Funesto aniversario

A un año del comienzo de una guerra que no termina

 

Anteayer se cumplió el primer aniversario del inicio de una guerra en la que nadie creía y, en caso de imaginar su posibilidad, se estimaba que no duraría mucho tiempo. Los agresores la denominaron “operación militar especial”. El eufemismo sugería que no se trataba de una invasión, sino de una incursión rápida y exitosa. Ocurrió todo lo contrario: se prolongó en el tiempo y los rusos no tienen muchos resultados para exhibir; tampoco son claros los objetivos que ahora persiguen.

Este funesto aniversario casi coincide con el vigésimo del comienzo de la segunda incursión estadounidense en Irak (marzo de 2003). Otro conflicto que se preveía breve, y en cierto modo lo fue, aunque sus derivaciones armadas resultaron interminables.

Serie de ejercicios:
1. Resume en dos oraciones el fragmento sobre el aniversario de la guerra.
2. Continúa el fragmento sobre el aniversario de la guerra a partir de su última oración.
Los ítems proceden de otra fuente.

Ítems:

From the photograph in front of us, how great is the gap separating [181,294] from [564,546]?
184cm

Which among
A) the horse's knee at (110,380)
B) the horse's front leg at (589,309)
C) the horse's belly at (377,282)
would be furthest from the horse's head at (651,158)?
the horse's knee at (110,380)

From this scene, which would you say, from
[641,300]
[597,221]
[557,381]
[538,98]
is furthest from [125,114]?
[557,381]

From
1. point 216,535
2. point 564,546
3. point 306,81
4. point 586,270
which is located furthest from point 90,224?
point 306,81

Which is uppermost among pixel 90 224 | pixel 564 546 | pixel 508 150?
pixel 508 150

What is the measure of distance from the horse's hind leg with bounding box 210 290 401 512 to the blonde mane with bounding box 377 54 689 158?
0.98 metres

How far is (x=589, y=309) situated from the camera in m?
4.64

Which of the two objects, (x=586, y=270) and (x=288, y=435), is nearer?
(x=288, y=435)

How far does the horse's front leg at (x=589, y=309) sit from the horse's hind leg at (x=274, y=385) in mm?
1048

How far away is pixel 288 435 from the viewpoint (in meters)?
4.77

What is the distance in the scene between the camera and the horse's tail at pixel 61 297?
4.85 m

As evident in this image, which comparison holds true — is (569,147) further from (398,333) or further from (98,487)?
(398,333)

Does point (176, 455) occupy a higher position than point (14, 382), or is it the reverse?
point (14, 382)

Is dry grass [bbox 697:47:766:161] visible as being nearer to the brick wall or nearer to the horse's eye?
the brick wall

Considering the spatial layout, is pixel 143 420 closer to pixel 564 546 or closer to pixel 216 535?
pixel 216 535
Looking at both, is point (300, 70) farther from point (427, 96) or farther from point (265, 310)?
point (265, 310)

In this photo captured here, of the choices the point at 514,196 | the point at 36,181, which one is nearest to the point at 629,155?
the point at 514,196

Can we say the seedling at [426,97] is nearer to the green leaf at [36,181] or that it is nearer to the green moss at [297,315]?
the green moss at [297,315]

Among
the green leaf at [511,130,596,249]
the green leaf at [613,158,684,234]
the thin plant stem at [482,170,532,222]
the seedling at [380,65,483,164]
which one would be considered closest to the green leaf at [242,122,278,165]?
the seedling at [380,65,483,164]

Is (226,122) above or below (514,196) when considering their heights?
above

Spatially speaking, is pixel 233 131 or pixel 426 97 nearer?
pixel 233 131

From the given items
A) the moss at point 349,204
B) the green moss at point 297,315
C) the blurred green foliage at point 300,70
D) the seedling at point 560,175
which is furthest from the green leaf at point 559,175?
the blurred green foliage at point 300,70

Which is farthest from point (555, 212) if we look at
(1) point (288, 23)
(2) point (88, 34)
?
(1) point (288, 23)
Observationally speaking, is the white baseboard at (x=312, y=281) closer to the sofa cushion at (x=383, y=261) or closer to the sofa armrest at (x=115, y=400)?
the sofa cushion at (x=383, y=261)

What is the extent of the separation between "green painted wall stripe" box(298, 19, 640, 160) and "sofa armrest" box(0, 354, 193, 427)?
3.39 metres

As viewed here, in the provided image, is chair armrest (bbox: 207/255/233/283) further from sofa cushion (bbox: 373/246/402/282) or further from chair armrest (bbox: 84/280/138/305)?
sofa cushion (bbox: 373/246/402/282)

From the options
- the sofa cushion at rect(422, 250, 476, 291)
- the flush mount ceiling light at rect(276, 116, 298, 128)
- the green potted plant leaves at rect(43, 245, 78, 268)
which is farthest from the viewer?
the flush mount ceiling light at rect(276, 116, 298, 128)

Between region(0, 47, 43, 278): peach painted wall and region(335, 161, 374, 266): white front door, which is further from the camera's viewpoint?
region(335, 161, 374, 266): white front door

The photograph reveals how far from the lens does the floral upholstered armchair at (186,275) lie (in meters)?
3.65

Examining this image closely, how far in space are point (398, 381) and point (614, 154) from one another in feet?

Respuestas por tarea:
1. Se cumplió el primer aniversario de una guerra que los agresores llamaron “operación militar especial” y que se creía breve, pero que se ha prolongado sin que los rusos tengan muchos resultados que exhibir ni objetivos claros. Este aniversario casi coincide con el vigésimo de la segunda incursión estadounidense en Irak, otro conflicto que se preveía breve y cuyas derivaciones armadas resultaron interminables.

2.
Paz o devastación

Quedó a la vista de todos que Rusia empezó amenazando a la capital ucraniana y desistió en el intento para cambiar de frente y concentrarse en el este, donde se especula con una inminente ofensiva, aunque hasta el momento solo hay un empantanamiento. La reputación militar del poderoso atacante quedó en entredicho. Unas tratativas de paz que prosperaron en Turquía el pasado marzo fueron torpedeadas por Occidente. El ex primer ministro israelí, Naftalí Bennet, declaró a la televisión de su país que también buscó mediar pero Estados Unidos, a través de su entonces mayordomo británico Boris Johnson, intimó al premier ucraniano para que no firmara ningún acuerdo. La ONU no parece jugar ningún rol activo en este drama.

Desde aquel momento no hubo más acercamientos. Ahora China intenta otra mediación. Es difícil que Occidente acepte los buenos oficios de un país que según la última conferencia de la OTAN, reunida en junio en Madrid, representa “un desafío estratégico para la seguridad euroatlántica”. Estados Unidos lo provocó, en medio de una crisis internacional, con visitas de alto nivel a Taiwán y espectaculares denuncias sobre la amenaza que significaban unos globos espías guiados por los caprichos del viento.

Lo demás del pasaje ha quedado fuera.